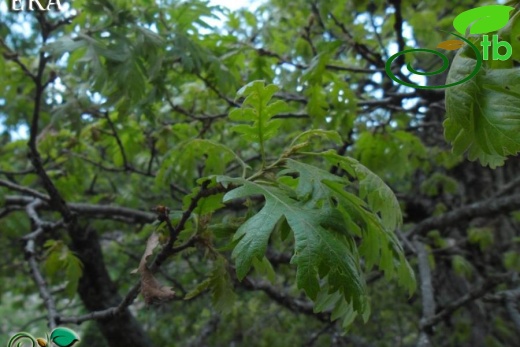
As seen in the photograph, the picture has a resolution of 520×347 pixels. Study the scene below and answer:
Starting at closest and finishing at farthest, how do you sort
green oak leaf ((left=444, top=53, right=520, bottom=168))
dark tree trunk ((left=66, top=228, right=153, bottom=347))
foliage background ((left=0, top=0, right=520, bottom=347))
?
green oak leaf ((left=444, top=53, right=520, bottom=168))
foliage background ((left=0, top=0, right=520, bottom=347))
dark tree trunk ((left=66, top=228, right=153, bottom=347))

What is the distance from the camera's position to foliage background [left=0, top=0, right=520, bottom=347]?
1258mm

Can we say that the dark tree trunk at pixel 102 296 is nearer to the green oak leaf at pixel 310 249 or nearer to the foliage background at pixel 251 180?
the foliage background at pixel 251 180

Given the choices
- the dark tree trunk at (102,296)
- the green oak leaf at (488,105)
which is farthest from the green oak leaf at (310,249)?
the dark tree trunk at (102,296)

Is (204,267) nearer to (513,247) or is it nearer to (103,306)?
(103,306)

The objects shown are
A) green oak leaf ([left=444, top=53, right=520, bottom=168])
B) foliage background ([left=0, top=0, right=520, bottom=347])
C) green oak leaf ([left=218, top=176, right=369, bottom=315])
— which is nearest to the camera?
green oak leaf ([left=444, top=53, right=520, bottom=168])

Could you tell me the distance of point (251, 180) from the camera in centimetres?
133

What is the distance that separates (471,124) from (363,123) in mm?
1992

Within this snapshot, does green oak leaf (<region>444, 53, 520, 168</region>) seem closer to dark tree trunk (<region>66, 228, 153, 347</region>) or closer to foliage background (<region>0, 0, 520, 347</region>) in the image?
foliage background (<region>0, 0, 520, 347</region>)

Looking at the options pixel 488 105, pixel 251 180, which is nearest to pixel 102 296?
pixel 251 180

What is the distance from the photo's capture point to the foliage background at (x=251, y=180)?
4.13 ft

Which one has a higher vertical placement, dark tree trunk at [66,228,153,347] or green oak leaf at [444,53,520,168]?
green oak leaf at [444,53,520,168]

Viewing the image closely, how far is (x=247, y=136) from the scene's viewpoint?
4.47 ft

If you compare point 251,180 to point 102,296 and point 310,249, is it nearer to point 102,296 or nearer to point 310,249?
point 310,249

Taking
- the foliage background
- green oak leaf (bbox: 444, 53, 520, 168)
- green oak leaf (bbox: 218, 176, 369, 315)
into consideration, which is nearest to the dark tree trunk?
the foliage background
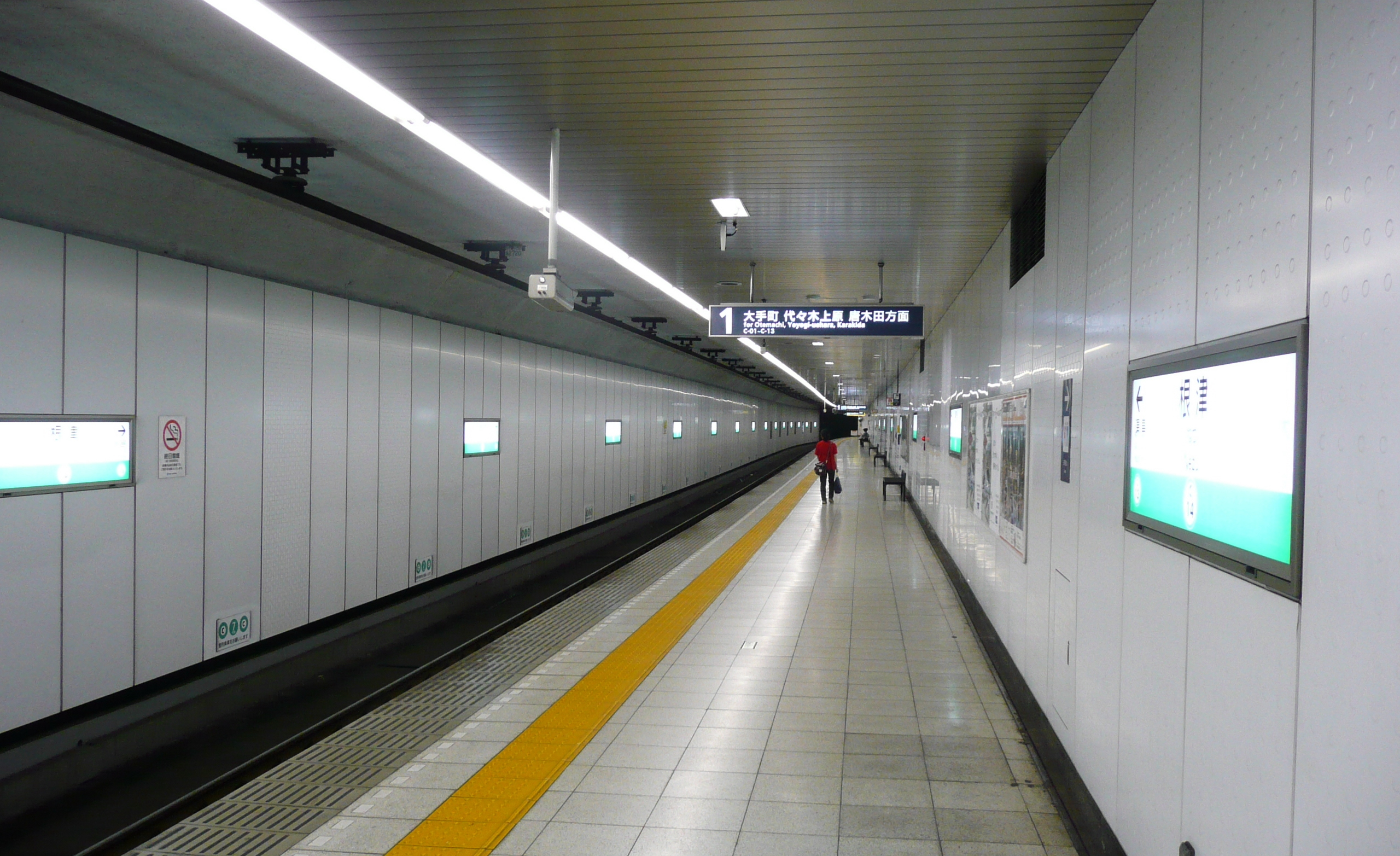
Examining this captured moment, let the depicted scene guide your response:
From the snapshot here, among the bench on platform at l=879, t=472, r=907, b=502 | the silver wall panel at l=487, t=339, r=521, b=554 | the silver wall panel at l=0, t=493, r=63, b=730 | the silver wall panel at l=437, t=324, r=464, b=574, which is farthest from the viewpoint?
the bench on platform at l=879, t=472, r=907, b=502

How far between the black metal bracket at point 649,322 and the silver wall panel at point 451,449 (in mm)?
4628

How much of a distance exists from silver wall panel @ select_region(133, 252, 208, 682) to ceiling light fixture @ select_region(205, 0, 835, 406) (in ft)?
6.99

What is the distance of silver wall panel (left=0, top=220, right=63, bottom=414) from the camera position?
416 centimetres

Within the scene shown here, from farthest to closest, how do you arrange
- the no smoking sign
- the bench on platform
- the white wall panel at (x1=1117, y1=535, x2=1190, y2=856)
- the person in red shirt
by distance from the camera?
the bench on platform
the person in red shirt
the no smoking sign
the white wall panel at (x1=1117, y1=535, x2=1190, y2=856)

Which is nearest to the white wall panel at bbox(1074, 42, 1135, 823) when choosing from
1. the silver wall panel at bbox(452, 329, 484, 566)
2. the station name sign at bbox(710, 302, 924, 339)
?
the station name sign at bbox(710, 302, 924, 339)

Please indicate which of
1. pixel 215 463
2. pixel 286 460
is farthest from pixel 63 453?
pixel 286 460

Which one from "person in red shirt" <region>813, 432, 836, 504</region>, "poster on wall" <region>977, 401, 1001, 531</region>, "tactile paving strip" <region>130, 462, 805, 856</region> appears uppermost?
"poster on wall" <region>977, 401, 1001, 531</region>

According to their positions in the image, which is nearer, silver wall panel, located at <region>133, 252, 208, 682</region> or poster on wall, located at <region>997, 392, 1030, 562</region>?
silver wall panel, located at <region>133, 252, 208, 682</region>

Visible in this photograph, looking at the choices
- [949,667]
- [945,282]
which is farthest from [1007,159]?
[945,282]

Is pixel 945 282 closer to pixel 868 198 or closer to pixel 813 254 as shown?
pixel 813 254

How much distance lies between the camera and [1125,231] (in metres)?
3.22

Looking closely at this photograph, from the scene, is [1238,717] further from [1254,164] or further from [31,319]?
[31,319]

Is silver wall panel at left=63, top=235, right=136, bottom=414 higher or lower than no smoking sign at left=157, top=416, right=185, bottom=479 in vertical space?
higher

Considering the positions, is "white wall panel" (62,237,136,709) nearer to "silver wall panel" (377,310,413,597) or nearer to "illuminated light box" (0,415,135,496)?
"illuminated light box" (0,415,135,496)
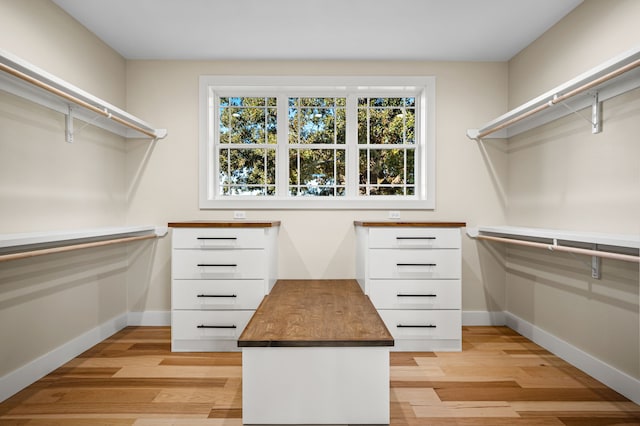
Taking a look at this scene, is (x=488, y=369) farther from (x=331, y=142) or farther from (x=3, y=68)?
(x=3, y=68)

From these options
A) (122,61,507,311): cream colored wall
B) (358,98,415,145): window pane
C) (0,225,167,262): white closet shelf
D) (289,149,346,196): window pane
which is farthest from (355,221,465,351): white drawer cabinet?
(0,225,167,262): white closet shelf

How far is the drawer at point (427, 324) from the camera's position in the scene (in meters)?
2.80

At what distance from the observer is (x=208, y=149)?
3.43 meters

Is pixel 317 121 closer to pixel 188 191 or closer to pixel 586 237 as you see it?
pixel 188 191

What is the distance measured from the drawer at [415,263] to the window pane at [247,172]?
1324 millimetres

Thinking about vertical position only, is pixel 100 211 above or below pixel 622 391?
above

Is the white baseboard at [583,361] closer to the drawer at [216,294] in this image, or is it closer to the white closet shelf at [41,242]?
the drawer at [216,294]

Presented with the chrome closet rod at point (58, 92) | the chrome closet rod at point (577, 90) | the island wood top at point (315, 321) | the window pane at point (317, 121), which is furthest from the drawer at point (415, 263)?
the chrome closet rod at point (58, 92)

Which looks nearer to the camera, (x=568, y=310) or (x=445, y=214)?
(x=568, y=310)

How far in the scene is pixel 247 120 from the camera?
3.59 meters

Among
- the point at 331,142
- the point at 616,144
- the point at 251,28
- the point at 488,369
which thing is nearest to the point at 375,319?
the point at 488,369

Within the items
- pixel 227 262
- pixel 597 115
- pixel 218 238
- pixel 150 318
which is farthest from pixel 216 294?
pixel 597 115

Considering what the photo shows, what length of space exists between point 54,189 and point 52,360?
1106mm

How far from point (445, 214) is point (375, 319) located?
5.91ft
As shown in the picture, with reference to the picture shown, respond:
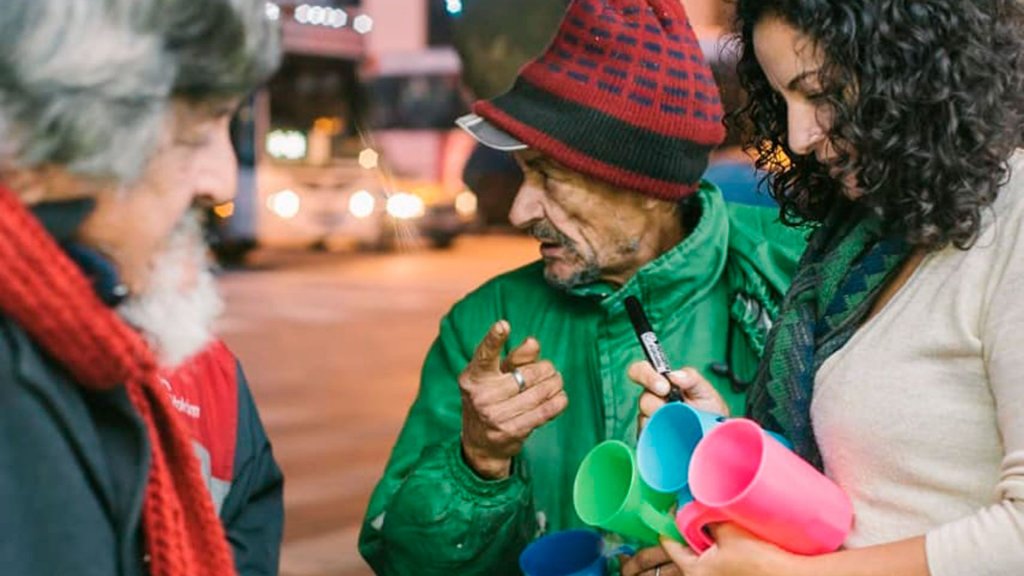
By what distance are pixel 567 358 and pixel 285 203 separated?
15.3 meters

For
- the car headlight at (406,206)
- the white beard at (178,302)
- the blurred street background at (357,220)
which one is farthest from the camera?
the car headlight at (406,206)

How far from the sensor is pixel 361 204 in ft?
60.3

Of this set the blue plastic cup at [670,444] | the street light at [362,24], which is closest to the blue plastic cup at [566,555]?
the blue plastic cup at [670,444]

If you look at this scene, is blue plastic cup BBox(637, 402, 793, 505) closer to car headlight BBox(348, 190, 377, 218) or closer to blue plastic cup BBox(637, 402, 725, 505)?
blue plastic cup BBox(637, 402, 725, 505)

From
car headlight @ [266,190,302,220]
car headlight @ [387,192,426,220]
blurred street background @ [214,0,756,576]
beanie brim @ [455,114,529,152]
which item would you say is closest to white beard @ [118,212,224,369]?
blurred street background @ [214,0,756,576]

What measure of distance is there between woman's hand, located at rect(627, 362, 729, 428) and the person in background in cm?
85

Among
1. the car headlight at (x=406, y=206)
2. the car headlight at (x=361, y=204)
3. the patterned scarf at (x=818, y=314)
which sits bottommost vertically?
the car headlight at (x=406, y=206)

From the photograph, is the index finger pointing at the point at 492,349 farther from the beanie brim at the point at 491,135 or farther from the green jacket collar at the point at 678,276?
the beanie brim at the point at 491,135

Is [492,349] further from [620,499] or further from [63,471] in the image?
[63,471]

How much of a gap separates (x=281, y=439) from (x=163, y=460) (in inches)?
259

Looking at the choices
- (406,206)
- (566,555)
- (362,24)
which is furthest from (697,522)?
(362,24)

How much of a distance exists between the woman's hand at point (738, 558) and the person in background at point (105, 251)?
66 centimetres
○ ○ ○
**What you should do**
Copy the lines of the listing above word for word, starting at the line that has "How far between" and ending after the line that has "416 centimetres".

**Answer for this exercise**
How far between the black metal bracket at point 649,322 and the silver wall panel at point 451,449 (in mm)?
4628

How much of a distance exists from silver wall panel @ select_region(133, 252, 208, 682) to ceiling light fixture @ select_region(205, 0, 835, 406) (in ft)?
6.99

What is the distance of silver wall panel (left=0, top=220, right=63, bottom=414) from the camera position?
416 centimetres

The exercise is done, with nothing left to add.